El segundo pecado es ira, que aunque no siempre, ni las más veces, sea pecado mortal, algunas veces lo puede ser, como cuando llega a decir palabras, no sólo desentonadas y coléricas, sino también afrentosas e injuriosas al prójimo. Y cuando no es pecado mortal, a lo menos es pecado grave y que desasosiega mucho el ánima y turba la paz de la conciencia. Los señores que tienen empleados y criados bien pueden, cuando es razón, castigarlos por obra y por palabra, mas deben refrenar cuanto pudieren la ira del corazón, y guardarse de llamarles perros o moros, o de encomendarlos al demonio, o de echarles maldiciones, especialmente cuando son hijos.


El tercero pecado es murmuración, la cual algunas veces viene a parar en detracción, porque comenzando a decir de una persona las culpas públicas y livianas, de ahí venimos poco a poco a parar en las secretas y graves, con que una persona queda infamada y publicada por mala, lo cual sin duda es de grandísimo peligro y perjuicio, pues es contra la fama y la honra, la cual todos tienen en más que la hacienda, y algunos aún en más que la misma vida.


El cuarto pecado es escarnecer y mofar del prójimo. El cual vicio tiene toda la fealdad que el pasado, y añade más sobre él soberbia, presunción, menosprecio y desdén, que es una cosa muy aborrecible a Dios y al mundo. Por lo cual mandaba el mismo Dios en la ley, diciendo: «No serás maldiciente ni escarnecedor en los pueblos.»

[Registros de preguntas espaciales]
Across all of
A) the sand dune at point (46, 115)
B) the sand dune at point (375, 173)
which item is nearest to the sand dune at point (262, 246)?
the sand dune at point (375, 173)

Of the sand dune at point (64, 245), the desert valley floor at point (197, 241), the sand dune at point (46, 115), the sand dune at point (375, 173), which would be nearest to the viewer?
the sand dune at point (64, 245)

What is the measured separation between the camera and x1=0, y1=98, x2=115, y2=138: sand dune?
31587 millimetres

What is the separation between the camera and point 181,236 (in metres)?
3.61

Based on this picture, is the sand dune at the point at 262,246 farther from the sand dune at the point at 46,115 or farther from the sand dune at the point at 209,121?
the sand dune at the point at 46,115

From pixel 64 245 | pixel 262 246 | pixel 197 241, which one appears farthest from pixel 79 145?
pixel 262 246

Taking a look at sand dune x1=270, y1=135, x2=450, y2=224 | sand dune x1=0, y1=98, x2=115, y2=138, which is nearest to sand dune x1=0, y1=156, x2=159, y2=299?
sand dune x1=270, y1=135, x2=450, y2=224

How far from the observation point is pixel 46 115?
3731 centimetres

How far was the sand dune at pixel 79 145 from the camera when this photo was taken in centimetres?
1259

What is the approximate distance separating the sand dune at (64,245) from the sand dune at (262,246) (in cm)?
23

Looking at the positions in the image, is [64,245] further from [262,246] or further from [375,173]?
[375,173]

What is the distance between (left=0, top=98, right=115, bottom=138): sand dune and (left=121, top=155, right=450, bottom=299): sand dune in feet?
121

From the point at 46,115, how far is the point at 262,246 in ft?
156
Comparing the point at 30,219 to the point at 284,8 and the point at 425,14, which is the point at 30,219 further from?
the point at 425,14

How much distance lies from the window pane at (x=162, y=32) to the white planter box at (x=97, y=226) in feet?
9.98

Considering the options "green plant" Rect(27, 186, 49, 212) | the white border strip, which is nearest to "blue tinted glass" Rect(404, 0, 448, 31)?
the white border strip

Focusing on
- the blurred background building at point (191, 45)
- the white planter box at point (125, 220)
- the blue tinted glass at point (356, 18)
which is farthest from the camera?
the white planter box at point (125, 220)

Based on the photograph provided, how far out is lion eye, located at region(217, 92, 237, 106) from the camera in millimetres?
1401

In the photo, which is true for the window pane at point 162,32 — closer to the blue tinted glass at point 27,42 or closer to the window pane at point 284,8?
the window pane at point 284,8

### Consigna A
En el fragmento sobre los pecados, ¿cómo deben guardarse los señores de llamar a sus criados?
### Consigna B
Reproduce el pasaje del fragmento sobre los pecados que empieza en "El segundo pecado" y acaba en "cuando son hijos.".
### Consigna C
Según el fragmento sobre los pecados, ¿por qué la murmuración que acaba en detracción es de grandísimo peligro y perjuicio? Responde en una a tres oraciones.

### Solución desarrollada A
Perros o moros.

### Solución desarrollada B
El segundo pecado es ira, que aunque no siempre, ni las más veces, sea pecado mortal, algunas veces lo puede ser, como cuando llega a decir palabras, no sólo desentonadas y coléricas, sino también afrentosas e injuriosas al prójimo. Y cuando no es pecado mortal, a lo menos es pecado grave y que desasosiega mucho el ánima y turba la paz de la conciencia. Los señores que tienen empleados y criados bien pueden, cuando es razón, castigarlos por obra y por palabra, mas deben refrenar cuanto pudieren la ira del corazón, y guardarse de llamarles perros o moros, o de encomendarlos al demonio, o de echarles maldiciones, especialmente cuando son hijos.

### Solución desarrollada C
Porque va contra la fama y la honra de la persona, que queda infamada y publicada por mala. Todos estiman la honra más que la hacienda, y algunos incluso más que la propia vida.